Recent I/O improvements in SLASH2

In the past few months, SLASH2 has received some impressive I/O performance improvements for both reads and writes.

On the write side, we used to do read-before-writes for misaligned writes. This hurts the performance of applications like genetorrent badly. Luckily, we already have the logic to flush only the parts of the pages that are actually dirty. Now we add a few new fields to each page that track the area that has been written with new data. That way, we don’t have to read over the network anymore if an application is only interested in writing data or if a read can be satisfied by previously written data. Two caveats:

  • if a read has to go over the network, pending writes must be flushed first.
  • if a read over the network is in progress, a new write has to wait.

So the order matters.

On the read side, we used to have two problems.
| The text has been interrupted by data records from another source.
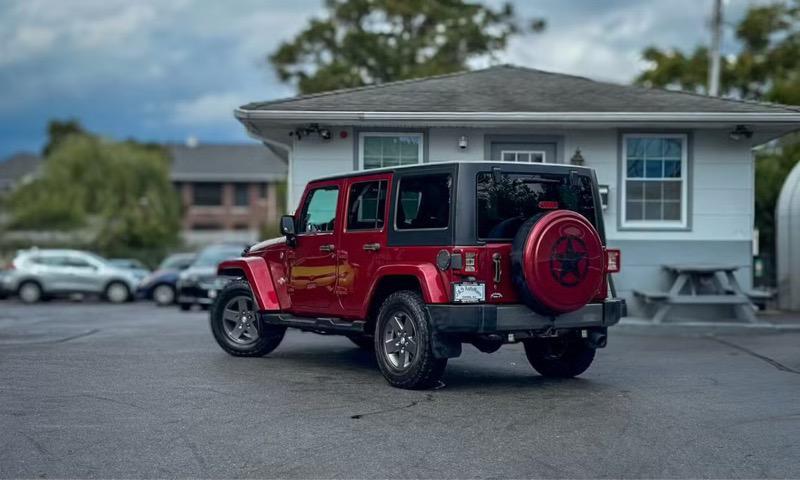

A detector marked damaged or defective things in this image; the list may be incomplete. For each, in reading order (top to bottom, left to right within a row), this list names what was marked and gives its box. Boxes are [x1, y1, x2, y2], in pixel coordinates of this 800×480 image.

parking lot crack [708, 336, 796, 374]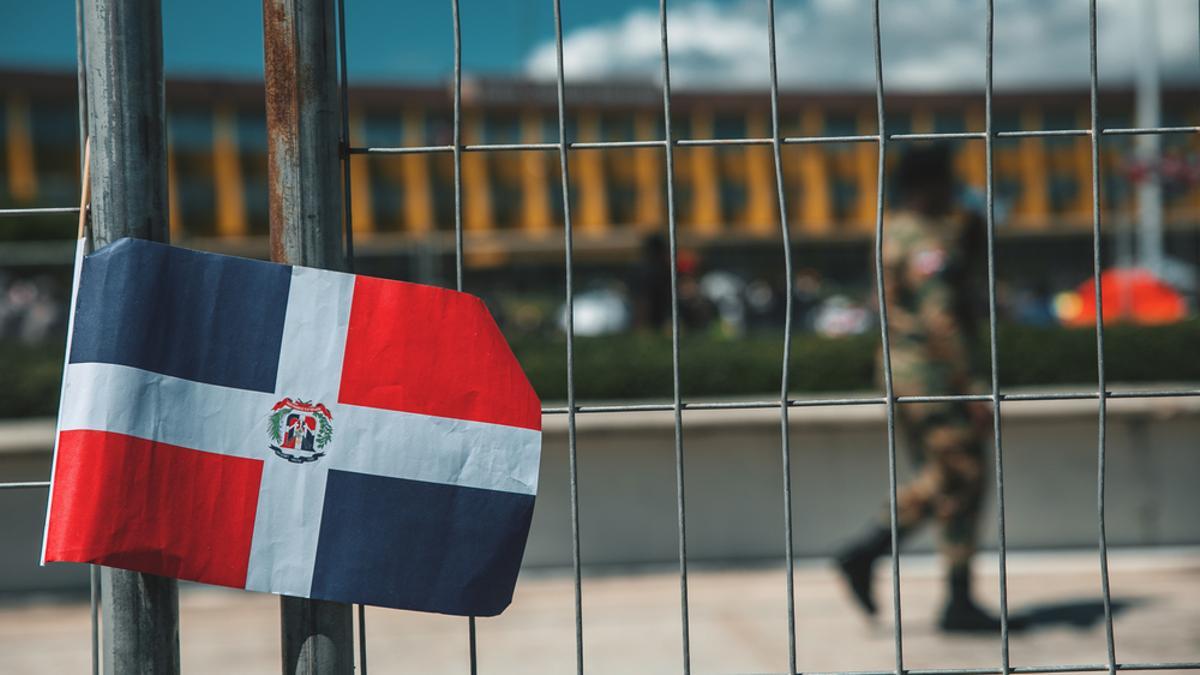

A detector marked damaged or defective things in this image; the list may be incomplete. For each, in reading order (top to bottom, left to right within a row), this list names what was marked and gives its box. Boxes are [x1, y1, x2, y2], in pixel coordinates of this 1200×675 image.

rusty fence post [81, 0, 179, 672]
rusty fence post [262, 0, 352, 672]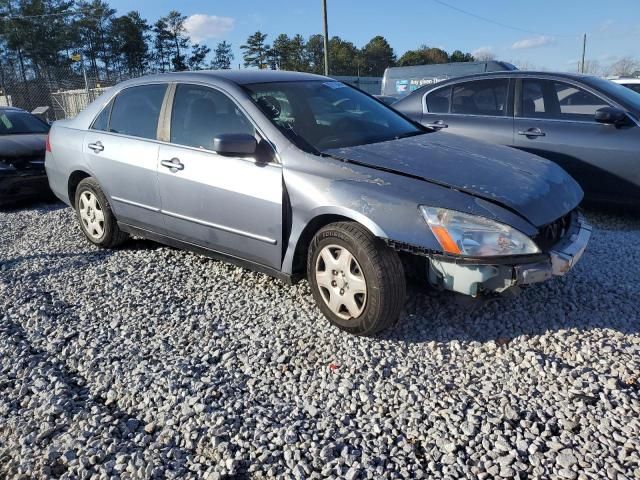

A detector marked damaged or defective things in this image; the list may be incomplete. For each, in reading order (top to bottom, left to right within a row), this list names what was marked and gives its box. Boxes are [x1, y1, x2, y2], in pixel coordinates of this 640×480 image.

damaged honda accord [45, 71, 592, 336]
crushed hood [328, 132, 584, 228]
cracked front bumper [428, 213, 592, 296]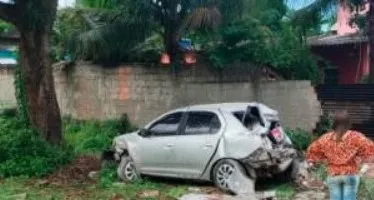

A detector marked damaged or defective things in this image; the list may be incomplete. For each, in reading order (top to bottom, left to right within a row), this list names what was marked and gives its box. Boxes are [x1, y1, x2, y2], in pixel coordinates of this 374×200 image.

severely damaged car [107, 102, 298, 191]
broken bumper [241, 147, 296, 173]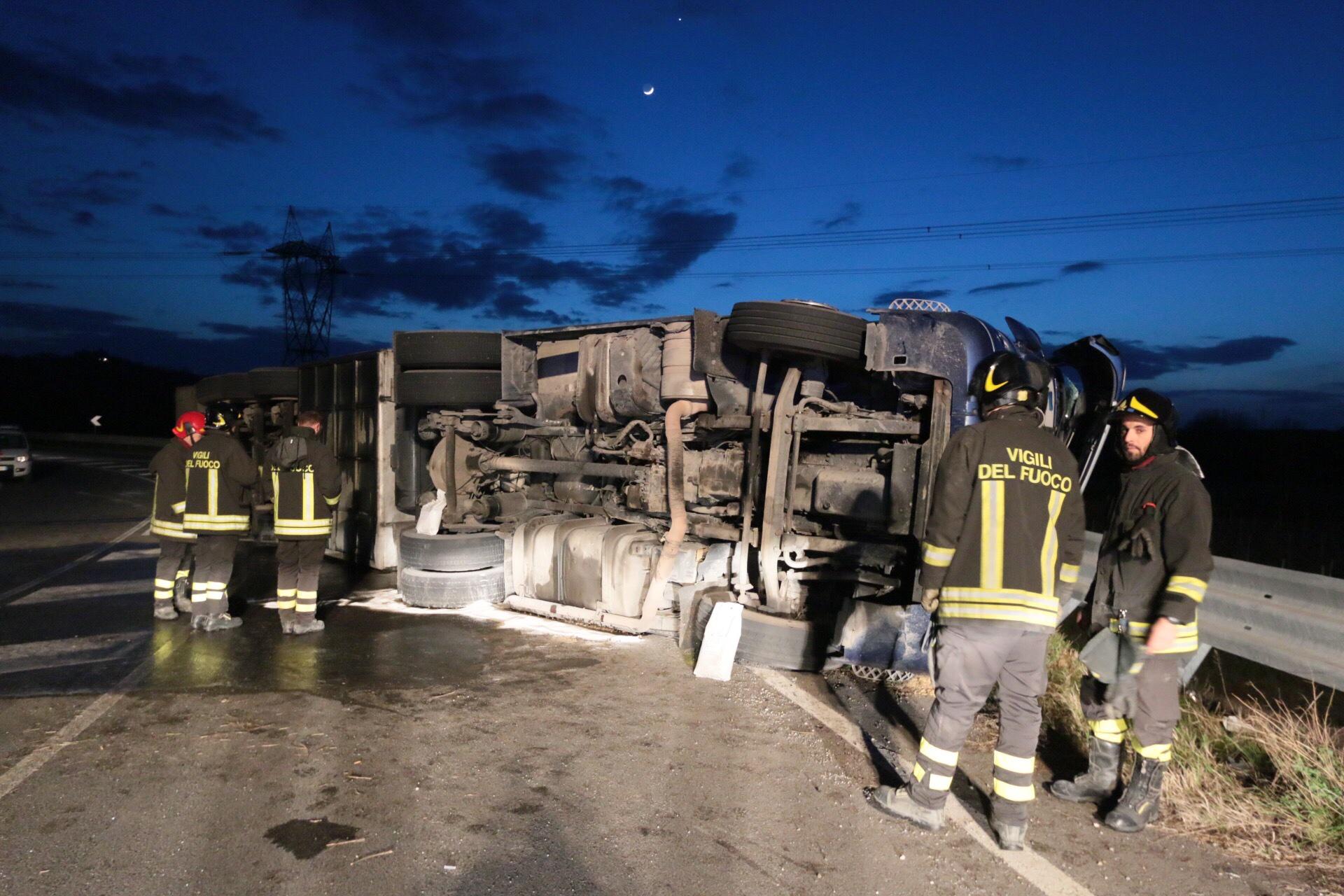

The first problem is that we only launched read-ahead that is adjacent to the end of the current read request. In other words, we did not fill a pipe of pre-read pages for read requests to catch up. In the new code, the readahead window can be somewhere, say 4MiB, ahead of the current read request. This gives us a whopping 3-4 fold increase on some dd benchmark. The second problem is that our readahead was only limited within a bmap. The readahead logic is reset each time we cross the 128MiB bmap boundary. The new code uses a readahead thread to launch the readahead that is beyond the current bmap. This gives us a further 10% boost.